# METEOROLOGÍA > Inundaciones >  Asentamientos ilegales en el Guadarrama

## jasg555

Al hilo de las posibles inundaciones de éste invierno, he sacado las fotos aéreas de una zona del Río Guadarrama que en las últimas décadas se han visto invadidas por construcciones ilegales. Muchas veces chabolas, pero en algunos casos auténticos chalets con cierto lujo.
Es una zona candente, nunca se ha podido desalojar por tal o cual ley y cierto sentimiento de falsa compasión.

Decir que esas construcciones, en su mayor parte son segundas residencias que cuando se hicieron, estaban en la orilla (literal) de un río cristalino con playas de arena fina. Hoy en día es una cloaca.

Las viviendas no tienen por supuesto ni permiso de obra, ni escrituras legales (se compavenden con un contrato privado) ni escrituras de terreno, ni proyecto ni nada.

Hoy en día, debido al laberinto espeso en el que se han convertido sus calles estrechas, se ha convertido en parte en refugio de traficantes de droga y delincuentes que semana tras semana captura la G. Civil.

*Tarea del ejercicio a:* Enumera todos los documentos o trámites que, según el texto sobre los asentamientos ilegales en el Guadarrama, no tienen las viviendas.
El texto y los registros proceden de fuentes distintas.

*Material extraído:*
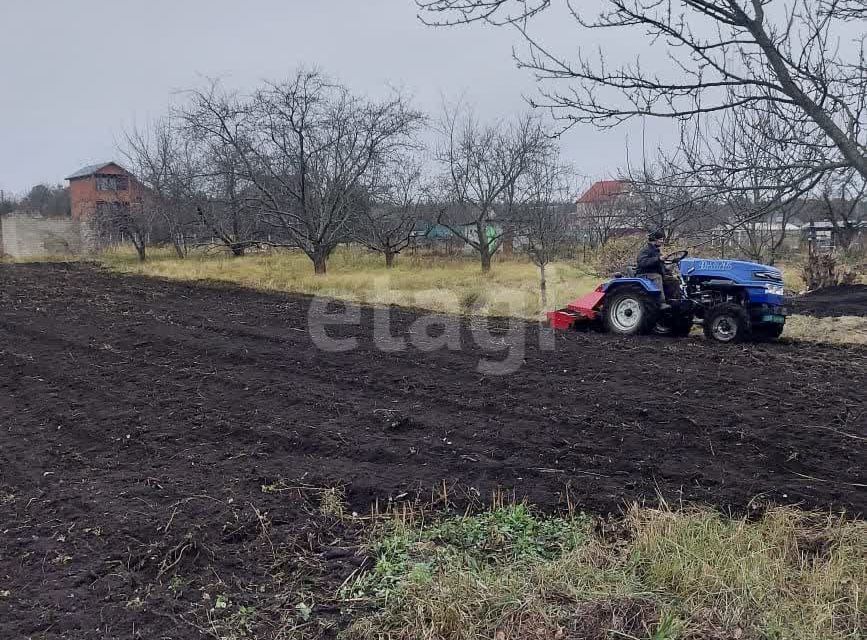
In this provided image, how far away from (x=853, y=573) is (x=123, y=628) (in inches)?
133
* * *
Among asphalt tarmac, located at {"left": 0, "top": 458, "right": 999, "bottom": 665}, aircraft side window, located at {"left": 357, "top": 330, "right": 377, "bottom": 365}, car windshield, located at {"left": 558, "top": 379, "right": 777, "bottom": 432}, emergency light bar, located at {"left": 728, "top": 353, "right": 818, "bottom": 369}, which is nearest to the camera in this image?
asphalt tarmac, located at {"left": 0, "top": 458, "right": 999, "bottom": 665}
...
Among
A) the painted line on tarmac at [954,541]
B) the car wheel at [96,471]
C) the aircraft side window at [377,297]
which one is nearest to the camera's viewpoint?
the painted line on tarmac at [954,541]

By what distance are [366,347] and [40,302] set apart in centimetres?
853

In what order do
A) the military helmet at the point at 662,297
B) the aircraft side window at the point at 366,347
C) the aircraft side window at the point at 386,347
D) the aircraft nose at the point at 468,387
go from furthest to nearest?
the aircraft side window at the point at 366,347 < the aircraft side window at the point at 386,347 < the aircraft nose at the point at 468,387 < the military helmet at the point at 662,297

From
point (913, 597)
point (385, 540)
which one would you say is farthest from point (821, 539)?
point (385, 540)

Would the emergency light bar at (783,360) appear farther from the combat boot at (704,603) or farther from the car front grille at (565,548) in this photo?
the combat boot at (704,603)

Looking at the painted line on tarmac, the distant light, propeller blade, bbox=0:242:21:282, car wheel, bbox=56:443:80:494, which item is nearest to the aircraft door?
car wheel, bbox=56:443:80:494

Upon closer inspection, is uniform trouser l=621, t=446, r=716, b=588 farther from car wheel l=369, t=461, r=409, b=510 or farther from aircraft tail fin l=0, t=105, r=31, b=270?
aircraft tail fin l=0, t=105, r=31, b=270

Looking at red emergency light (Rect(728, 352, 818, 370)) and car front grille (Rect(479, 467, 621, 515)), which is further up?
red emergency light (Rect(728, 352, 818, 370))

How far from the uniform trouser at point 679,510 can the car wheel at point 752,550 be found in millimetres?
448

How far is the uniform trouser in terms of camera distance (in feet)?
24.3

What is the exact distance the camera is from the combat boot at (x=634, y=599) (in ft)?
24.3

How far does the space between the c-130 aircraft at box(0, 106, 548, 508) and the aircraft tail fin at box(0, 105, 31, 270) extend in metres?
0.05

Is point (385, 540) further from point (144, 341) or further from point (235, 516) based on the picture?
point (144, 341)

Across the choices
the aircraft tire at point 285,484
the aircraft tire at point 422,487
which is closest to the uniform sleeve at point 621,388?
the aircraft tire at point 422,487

*Tarea del ejercicio b:* Extrae de los registros cada línea que contenga la palabra "helmet" y cópiala completa.

*Respuesta completa a:* Permiso de obra, escrituras legales, escrituras de terreno y proyecto.

*Respuesta completa b:*
A) the military helmet at the point at 662,297
the aircraft side window at the point at 366,347 < the aircraft side window at the point at 386,347 < the aircraft nose at the point at 468,387 < the military helmet at the point at 662,297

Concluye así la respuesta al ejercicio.